The Code also states that it is designed "to protect the public . . . welfare by establishing minimum standards governing the . . . appearance . . . of residential . . . premises." West Orange, N.J., Code § 14-1.3 (emphasis added). This statement reflects that the ordinance is also aimed at pursuing the permissible objective of aesthetics. As our State Supreme Court has held, the "consideration of aesthetics may be a legitimate pursuit of the police power of a state[.]" State v. Miller, 83 N.J. 402, 409 (1980). The United States Supreme Court has similarly recognized that "[t]he concept of the public welfare is broad and inclusive. . . . It is within the power of the legislature to determine that the community should be beautiful as well as healthy [and] spacious as well as clean[.]" Berman v. Parker, 348 U.S. 26, 33, 75 S. Ct. 98, 102, 99 L. Ed. 27, 38 (1954), quoted in Miller, supra, 83 N.J. at 409-10.
To be sure, there is a perhaps unavoidable degree of imprecision in expressing and implementing these valid local objectives through property maintenance ordinances. However, we agree with the Law Division that the West Orange provision applied to defendant in this case is not so subjective or ambiguous as to be unconstitutionally vague.

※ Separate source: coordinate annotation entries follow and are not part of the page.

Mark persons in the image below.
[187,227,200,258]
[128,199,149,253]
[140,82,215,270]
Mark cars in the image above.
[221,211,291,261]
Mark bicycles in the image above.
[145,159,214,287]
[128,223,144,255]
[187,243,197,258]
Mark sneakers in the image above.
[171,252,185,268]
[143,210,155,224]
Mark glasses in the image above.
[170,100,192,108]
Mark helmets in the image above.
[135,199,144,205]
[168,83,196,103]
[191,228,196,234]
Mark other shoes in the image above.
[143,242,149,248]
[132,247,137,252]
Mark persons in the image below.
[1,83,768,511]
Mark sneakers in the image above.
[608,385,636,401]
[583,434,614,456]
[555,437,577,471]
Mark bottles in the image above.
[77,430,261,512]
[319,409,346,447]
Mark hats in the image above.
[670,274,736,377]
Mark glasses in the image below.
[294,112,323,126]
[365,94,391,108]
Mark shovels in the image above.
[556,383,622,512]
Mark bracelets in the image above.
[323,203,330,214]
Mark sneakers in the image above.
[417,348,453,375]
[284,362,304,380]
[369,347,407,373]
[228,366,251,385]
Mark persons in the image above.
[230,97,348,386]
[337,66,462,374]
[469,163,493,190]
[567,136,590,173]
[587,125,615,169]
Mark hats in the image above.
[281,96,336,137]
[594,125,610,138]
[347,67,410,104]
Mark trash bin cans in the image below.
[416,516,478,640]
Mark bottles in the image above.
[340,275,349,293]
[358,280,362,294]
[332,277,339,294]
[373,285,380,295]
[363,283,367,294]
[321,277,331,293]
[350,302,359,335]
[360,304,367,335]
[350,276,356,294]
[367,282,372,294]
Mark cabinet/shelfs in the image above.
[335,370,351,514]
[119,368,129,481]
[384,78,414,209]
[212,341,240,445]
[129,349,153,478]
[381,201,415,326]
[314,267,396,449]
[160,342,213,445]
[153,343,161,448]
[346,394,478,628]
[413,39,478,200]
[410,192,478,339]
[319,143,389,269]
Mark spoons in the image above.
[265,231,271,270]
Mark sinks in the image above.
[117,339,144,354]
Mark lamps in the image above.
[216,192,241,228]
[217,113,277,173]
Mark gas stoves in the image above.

"The vagueness doctrine is premised on the notion that the law must 'give the person of ordinary intelligence a reasonable opportunity to know what is prohibited, so that he may act accordingly.'" State v. Stafford, 365 N.J. Super. 6, 15 (App. Div. 2003) (quoting Grayned v. City of Rockford, 408 U.S. 104, 108, 92 S. Ct. 2294, 2298, 33 L. Ed. 2d 222, 227 (1972)). "A law is void if it is so vague that persons 'of common intelligence must necessarily guess at its meaning and differ as to its application.'" Twp. of Pennsauken v. Schad, 160 N.J. 156, 171 (1999) (quoting Connally v. General Constr. Co., 269 U.S. 385, 391, 46 S. Ct. 126, 127, 70 L. Ed. 322, 328 (1926)). The language of an enacted ordinance must offer "reasonable specificity toward the conduct to be prohibited." State v. Golin, 363 N.J. Super. 474, 483 (App. Div. 2003) (internal quotation marks omitted).
"In determining vagueness, a common sense approach is appropriate in construing the enactment in terms of the persons who may be subject to it and in context with its intended purpose." Stafford, supra, 365 N.J. Super. at 15 (internal quotation marks omitted). The wording in ordinances "must be clear and unambiguous so that persons of ordinary intellect need not guess at its meaning." Schad, supra, 160 N.J. at 171 (internal quotation marks omitted).
That said, "[a] municipal ordinance under review by a court enjoys a presumption of validity and reasonableness." State v Clarksburg Inn, 375 N.J. Super. 624, 632 (App. Div. 2005). "Municipal ordinances are liberally construed in favor of the municipality and are presumed valid." Ibid. However, "because municipal court proceedings to prosecute violations of ordinances are essentially criminal in nature, penal ordinances must be strictly construed." Golin, supra, 363 N.J. Super. at 482 (citing Schad, supra, 160 N.J. at 171). "Statutes need not be meticulous in specificity, but should be afforded flexibility and reasonable breadth, given the nature of the problem and the wide range of human conduct." Chez Sez VIII, Inc. v. Poritz, 297 N.J. Super. 331, 351 (App. Div.) (citations omitted) (internal quotation marks omitted), certif. denied, 149 N.J. 409, cert. denied, 522 U.S. 932, 118 S. Ct. 337, 139 L. Ed. 2d 262 (1997). "[I]n determining whether local legislation is impermissibly vague, [courts] are not confined to its literal terms. The meaning of . . . a general standard may be implied from 'the entire act in the light of its surroundings and objectives.'" Dome Realty, Inc. v. Paterson, 83 N.J. 212, 238 (1980) (quoting Ward v. Scott, 11 N.J. 117, 123 (1952)).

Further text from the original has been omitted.